— Begin Stored rows —
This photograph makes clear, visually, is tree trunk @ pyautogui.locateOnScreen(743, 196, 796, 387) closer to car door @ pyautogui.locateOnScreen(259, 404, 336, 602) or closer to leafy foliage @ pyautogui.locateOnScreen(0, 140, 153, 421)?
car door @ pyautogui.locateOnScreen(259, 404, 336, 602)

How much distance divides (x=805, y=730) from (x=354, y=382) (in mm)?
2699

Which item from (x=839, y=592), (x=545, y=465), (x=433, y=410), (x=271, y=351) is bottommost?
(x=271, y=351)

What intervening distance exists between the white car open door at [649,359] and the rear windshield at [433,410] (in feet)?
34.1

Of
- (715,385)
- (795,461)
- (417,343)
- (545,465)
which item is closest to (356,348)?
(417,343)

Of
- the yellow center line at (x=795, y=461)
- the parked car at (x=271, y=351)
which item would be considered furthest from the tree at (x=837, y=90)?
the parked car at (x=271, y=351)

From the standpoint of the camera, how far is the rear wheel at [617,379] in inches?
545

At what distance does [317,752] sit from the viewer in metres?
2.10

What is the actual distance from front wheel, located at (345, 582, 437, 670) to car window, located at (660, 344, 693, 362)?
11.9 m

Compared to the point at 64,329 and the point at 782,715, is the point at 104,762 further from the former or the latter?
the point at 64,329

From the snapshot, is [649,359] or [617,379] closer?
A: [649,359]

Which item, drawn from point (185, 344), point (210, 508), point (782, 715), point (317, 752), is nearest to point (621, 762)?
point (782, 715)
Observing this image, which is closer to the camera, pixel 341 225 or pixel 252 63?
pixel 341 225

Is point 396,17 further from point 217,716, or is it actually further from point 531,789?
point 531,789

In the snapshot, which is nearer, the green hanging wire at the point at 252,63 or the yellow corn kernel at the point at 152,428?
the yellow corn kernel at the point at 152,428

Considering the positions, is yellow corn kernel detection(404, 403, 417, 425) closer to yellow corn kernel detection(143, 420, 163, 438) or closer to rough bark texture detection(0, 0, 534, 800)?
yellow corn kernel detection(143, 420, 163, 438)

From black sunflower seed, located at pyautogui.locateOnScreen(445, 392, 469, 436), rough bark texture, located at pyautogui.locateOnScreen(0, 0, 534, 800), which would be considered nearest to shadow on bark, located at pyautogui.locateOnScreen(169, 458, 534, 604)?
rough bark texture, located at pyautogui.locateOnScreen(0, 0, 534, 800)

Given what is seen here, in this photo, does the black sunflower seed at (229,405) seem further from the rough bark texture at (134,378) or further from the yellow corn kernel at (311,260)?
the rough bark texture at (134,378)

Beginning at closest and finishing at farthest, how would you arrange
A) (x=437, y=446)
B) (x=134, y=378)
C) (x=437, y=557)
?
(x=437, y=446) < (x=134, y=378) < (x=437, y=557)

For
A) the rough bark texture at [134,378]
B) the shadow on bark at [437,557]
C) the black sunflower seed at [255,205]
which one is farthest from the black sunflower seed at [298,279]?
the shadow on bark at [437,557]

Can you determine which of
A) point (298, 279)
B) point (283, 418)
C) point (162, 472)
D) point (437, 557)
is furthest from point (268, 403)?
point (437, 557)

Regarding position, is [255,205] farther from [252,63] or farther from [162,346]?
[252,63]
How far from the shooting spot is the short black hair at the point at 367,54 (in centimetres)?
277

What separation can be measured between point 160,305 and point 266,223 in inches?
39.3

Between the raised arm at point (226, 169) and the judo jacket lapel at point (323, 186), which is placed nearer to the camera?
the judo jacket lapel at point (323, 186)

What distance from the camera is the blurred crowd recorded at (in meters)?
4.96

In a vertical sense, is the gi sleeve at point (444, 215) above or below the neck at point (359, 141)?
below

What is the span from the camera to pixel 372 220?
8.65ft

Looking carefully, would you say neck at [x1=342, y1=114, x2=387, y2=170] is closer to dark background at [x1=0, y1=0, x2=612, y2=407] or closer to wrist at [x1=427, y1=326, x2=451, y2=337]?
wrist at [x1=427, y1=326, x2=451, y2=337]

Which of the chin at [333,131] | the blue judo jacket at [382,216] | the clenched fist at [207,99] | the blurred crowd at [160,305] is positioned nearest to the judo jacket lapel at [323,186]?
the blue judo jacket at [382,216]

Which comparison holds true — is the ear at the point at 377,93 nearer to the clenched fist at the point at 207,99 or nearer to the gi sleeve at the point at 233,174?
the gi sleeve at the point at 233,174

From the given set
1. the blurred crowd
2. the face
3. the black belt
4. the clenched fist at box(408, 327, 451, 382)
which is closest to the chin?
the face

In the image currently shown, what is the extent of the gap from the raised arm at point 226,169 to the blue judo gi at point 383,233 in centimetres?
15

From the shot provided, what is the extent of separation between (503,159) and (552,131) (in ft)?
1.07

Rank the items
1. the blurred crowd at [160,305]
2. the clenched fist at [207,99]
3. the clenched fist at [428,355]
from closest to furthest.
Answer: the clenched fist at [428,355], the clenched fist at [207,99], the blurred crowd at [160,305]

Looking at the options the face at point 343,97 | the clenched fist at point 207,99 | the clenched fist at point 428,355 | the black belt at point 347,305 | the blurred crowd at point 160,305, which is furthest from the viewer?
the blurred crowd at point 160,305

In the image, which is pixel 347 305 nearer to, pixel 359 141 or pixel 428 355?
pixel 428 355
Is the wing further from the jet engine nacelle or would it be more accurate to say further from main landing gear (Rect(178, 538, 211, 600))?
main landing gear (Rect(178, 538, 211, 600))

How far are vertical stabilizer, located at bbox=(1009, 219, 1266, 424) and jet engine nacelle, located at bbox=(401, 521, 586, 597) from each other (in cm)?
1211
— End Stored rows —
> **Exercise**: Return every line of the records above that contains the word "closest". Matching is case-sensitive.

> **The answer**:
which item is closest to (356,348)?
Beginning at closest and finishing at farthest, how would you arrange
which is closest to the chin?
from closest to furthest.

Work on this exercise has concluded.